走到目前为止,离shell的学习越来越近了,还剩下几个基础内容,这篇博客打算总结一下正则表达式,对应于《鸟哥的Linux私房菜》第十一章的内容,这篇博客也会涉及grep命令和sed命令,但是关于什么是正则表达式,这里不做介绍
grep命令linux中使用的比较广泛的一条命令,能以行为单位过滤文本数据。

实例
## 查询root用户最近登录的记录
[root@localhost ~]# last | grep 'root'
# 查询非root用户最近登录的记录
[root@localhost ~]# last | grep -v 'root'
# 取出/etc/man_db.conf 中包含MANPATH的几行,且高亮显示
grep --color=auto 'MANPATH' /etc/man_db.conf
除了这些基础用法,还有一些进阶的用法

实例
## dmesg列出核心信息,通过grep找出含有'IPv6'的数据行
[root@localhost shell-learn]# dmesg | grep 'IPv6'
[ 6.852070] IPv6: ADDRCONF(NETDEV_UP): enp0s3: link is not ready
[ 6.876779] IPv6: ADDRCONF(NETDEV_UP): enp0s3: link is not ready
[ 6.894626] IPv6: ADDRCONF(NETDEV_CHANGE): enp0s3: link becomes ready
[ 6.915310] IPv6: ADDRCONF(NETDEV_UP): enp0s8: link is not ready
[ 6.944766] IPv6: ADDRCONF(NETDEV_UP): enp0s8: link is not ready
[ 7.013395] IPv6: ADDRCONF(NETDEV_UP): enp0s8: link is not ready
[ 7.100007] IPv6: ADDRCONF(NETDEV_UP): enp0s8: link is not ready
[ 7.896722] IPv6: ADDRCONF(NETDEV_CHANGE): enp0s8: link becomes ready
## 显示行号
[root@localhost shell-learn]# dmesg | grep -n --color=auto 'IPv6'
503:[ 6.852070] IPv6: ADDRCONF(NETDEV_UP): enp0s3: link is not ready
505:[ 6.876779] IPv6: ADDRCONF(NETDEV_UP): enp0s3: link is not ready
506:[ 6.894626] IPv6: ADDRCONF(NETDEV_CHANGE): enp0s3: link becomes ready
507:[ 6.915310] IPv6: ADDRCONF(NETDEV_UP): enp0s8: link is not ready
509:[ 6.944766] IPv6: ADDRCONF(NETDEV_UP): enp0s8: link is not ready
510:[ 7.013395] IPv6: ADDRCONF(NETDEV_UP): enp0s8: link is not ready
511:[ 7.100007] IPv6: ADDRCONF(NETDEV_UP): enp0s8: link is not ready
512:[ 7.896722] IPv6: ADDRCONF(NETDEV_CHANGE): enp0s8: link becomes ready
## 关键词之前2行数据和之后的3行数据,都被显示出来
[root@localhost shell-learn]# dmesg | grep -n -A3 -B2 --color=auto 'IPv6'
grep在数据中查找一个字符的时候,是以"整行"为单位来进行数据的读取。
vi创建一个文件,用于总结正则表达式
"Open Source" is a good mechanism to develop programs.

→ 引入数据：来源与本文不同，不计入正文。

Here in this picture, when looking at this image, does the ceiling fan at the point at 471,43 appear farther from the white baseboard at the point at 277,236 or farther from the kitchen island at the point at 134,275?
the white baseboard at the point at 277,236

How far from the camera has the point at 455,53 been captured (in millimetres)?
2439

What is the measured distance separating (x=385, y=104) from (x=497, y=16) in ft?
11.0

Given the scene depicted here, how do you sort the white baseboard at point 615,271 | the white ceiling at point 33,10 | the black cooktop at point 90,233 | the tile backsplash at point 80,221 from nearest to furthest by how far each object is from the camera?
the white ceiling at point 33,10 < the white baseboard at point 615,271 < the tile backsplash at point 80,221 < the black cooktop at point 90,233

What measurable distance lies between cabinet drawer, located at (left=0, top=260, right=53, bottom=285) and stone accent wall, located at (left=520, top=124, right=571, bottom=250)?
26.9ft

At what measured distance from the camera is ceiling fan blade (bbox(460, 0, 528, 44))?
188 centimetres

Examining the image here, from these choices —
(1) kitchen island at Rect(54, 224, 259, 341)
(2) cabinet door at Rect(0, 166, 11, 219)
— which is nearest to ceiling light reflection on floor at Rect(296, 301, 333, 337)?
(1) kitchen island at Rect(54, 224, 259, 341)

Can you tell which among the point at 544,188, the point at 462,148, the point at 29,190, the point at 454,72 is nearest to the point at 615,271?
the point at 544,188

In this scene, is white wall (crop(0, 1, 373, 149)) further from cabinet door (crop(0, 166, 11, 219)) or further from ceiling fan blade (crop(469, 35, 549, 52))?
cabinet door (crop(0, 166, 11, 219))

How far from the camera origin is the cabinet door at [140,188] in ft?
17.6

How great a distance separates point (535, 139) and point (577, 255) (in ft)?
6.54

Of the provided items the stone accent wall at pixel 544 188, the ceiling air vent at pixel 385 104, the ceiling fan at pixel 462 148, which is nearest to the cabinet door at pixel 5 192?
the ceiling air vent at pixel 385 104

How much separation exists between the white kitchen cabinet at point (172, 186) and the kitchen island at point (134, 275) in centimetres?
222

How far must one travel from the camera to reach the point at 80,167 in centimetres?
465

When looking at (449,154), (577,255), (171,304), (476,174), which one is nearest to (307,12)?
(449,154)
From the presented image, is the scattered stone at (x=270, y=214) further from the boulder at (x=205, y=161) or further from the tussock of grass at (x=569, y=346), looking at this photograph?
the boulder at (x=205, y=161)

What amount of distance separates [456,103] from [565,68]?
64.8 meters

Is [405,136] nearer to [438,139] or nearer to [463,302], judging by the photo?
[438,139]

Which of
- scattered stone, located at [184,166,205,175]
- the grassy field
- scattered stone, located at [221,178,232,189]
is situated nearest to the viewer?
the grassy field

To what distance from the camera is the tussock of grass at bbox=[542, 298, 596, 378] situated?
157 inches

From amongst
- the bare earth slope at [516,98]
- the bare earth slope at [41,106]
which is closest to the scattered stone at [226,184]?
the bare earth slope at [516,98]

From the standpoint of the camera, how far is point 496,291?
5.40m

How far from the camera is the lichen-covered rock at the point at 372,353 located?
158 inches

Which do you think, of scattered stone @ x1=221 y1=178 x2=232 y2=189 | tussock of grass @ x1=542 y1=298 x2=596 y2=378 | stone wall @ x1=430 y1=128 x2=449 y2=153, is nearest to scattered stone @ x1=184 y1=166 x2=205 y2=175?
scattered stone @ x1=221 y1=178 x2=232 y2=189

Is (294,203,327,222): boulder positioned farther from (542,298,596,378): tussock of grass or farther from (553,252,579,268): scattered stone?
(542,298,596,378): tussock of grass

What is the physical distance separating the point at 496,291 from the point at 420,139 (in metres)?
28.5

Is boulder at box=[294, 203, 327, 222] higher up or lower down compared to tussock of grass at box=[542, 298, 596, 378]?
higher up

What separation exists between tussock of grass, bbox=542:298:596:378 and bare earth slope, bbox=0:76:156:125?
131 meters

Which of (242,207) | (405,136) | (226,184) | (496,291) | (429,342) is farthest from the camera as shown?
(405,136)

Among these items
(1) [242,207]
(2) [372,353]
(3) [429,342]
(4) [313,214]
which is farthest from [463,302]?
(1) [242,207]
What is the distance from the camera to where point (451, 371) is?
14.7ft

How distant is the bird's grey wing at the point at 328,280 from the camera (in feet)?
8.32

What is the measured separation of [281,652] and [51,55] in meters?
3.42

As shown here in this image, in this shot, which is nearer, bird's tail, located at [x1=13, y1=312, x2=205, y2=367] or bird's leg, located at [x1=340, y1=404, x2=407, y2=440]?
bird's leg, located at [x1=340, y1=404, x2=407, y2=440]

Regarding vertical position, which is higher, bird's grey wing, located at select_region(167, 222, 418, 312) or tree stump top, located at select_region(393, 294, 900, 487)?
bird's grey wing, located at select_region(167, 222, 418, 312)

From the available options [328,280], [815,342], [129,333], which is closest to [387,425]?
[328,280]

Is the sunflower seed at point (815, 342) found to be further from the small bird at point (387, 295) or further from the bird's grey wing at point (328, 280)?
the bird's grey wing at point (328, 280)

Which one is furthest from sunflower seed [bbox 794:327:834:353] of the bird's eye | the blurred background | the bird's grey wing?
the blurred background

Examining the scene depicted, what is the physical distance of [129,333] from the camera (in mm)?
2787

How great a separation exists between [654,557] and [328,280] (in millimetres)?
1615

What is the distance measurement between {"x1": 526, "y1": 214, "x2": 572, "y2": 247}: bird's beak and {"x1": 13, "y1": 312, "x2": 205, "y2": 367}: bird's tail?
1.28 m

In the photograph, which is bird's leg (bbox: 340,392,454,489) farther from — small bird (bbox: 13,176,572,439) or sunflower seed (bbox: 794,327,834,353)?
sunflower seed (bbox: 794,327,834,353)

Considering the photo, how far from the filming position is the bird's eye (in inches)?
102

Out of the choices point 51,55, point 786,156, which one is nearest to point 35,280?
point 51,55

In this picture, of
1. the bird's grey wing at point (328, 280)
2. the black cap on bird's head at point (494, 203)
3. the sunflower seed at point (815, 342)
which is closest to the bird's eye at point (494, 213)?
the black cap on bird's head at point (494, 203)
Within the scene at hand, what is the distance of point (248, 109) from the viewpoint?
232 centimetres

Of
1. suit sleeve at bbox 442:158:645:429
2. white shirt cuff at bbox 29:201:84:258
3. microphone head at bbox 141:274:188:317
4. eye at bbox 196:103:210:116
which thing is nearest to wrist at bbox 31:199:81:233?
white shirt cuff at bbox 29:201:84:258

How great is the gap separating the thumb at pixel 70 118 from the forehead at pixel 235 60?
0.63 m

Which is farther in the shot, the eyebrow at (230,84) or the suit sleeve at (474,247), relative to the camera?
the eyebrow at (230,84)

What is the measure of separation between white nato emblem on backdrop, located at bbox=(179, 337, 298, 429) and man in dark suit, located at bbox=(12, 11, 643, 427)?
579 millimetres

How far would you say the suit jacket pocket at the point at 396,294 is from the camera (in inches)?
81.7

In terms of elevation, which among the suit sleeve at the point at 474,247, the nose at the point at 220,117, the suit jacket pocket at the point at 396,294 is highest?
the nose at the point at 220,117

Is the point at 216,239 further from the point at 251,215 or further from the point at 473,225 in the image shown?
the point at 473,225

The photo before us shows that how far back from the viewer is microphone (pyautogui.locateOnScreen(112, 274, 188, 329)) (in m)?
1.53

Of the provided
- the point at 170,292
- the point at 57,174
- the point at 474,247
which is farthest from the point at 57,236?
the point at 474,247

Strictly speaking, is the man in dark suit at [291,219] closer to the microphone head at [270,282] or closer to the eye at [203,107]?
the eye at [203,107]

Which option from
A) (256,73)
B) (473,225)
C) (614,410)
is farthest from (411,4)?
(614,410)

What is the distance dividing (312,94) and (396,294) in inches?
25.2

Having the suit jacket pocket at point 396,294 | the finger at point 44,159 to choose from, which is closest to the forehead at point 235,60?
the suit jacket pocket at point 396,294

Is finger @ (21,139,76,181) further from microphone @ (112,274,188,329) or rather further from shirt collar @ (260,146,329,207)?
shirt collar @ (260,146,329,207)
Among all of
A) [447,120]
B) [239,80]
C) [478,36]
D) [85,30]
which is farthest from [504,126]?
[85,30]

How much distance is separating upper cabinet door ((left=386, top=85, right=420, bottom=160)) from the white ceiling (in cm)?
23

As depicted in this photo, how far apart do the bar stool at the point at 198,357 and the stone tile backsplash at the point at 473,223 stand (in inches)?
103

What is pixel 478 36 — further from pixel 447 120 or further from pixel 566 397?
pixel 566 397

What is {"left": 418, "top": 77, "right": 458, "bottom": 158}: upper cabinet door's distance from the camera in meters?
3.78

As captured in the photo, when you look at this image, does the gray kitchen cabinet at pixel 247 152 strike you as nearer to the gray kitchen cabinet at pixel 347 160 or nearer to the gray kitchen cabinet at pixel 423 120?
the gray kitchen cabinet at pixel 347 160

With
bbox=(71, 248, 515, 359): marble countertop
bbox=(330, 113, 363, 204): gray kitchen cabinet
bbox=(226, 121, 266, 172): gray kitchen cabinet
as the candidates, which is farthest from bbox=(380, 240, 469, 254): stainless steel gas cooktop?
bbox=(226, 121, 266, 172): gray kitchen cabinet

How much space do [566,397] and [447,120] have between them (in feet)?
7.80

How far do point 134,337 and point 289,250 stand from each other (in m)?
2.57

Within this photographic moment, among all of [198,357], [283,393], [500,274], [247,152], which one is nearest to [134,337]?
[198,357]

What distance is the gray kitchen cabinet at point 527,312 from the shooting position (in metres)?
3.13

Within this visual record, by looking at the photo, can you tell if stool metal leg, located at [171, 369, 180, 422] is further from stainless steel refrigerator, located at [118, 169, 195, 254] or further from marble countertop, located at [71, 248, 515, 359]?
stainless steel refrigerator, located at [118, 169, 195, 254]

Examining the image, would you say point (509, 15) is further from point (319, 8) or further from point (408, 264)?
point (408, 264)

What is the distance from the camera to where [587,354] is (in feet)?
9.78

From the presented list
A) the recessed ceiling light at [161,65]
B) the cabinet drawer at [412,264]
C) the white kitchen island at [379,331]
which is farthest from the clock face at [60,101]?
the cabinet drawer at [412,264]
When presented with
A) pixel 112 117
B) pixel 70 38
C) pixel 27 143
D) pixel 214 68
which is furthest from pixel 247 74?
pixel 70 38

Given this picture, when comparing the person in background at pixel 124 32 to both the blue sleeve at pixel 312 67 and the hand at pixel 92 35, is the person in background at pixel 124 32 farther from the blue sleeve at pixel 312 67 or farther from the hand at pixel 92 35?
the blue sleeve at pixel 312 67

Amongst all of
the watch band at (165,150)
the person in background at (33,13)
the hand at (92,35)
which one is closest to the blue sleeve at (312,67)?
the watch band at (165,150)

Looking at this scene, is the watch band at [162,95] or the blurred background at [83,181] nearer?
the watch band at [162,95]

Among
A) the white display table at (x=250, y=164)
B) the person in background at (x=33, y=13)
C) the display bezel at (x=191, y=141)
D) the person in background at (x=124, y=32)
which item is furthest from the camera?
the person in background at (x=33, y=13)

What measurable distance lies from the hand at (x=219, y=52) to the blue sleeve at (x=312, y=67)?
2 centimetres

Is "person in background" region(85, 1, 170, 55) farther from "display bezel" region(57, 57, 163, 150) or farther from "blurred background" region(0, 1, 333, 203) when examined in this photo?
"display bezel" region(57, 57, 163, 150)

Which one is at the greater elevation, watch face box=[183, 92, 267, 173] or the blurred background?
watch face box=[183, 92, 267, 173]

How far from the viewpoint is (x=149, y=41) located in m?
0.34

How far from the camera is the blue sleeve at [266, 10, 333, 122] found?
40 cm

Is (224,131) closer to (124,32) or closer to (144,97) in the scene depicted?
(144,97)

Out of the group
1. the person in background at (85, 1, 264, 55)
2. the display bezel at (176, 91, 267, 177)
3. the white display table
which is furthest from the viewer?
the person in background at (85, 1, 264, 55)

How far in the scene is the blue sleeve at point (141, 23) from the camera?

apple is my favorite food.
Football game is not use feet only.
this dress doesn't fit me.
However, this dress is about $ 3183 dollars.^M
GNU is free air not free beer.^M
Her hair is very beauty.^M
I can't finish the test.^M
Oh! The soup taste good.^M
motorcycle is cheap than car.
This window is clear.
the symbol '*' is represented as start.
Oh! My god!
The gd software is a library for drafting programs. "M
You are the best is mean you are the no. 1.
The world <Happy> is the same with "glad".
I like dog.
google is the best tools for search keyword.
goooooogle yes!
go! go! Let's go.
# I am CoderMan
特定字符串,其实也是一种正则表达式
#过滤包含特定字符串的数据行
[root@localhost shell-learn]# grep -n 'the' regular_express.txt
8:I can't finish the test.^M
12:the symbol '*' is represented as start.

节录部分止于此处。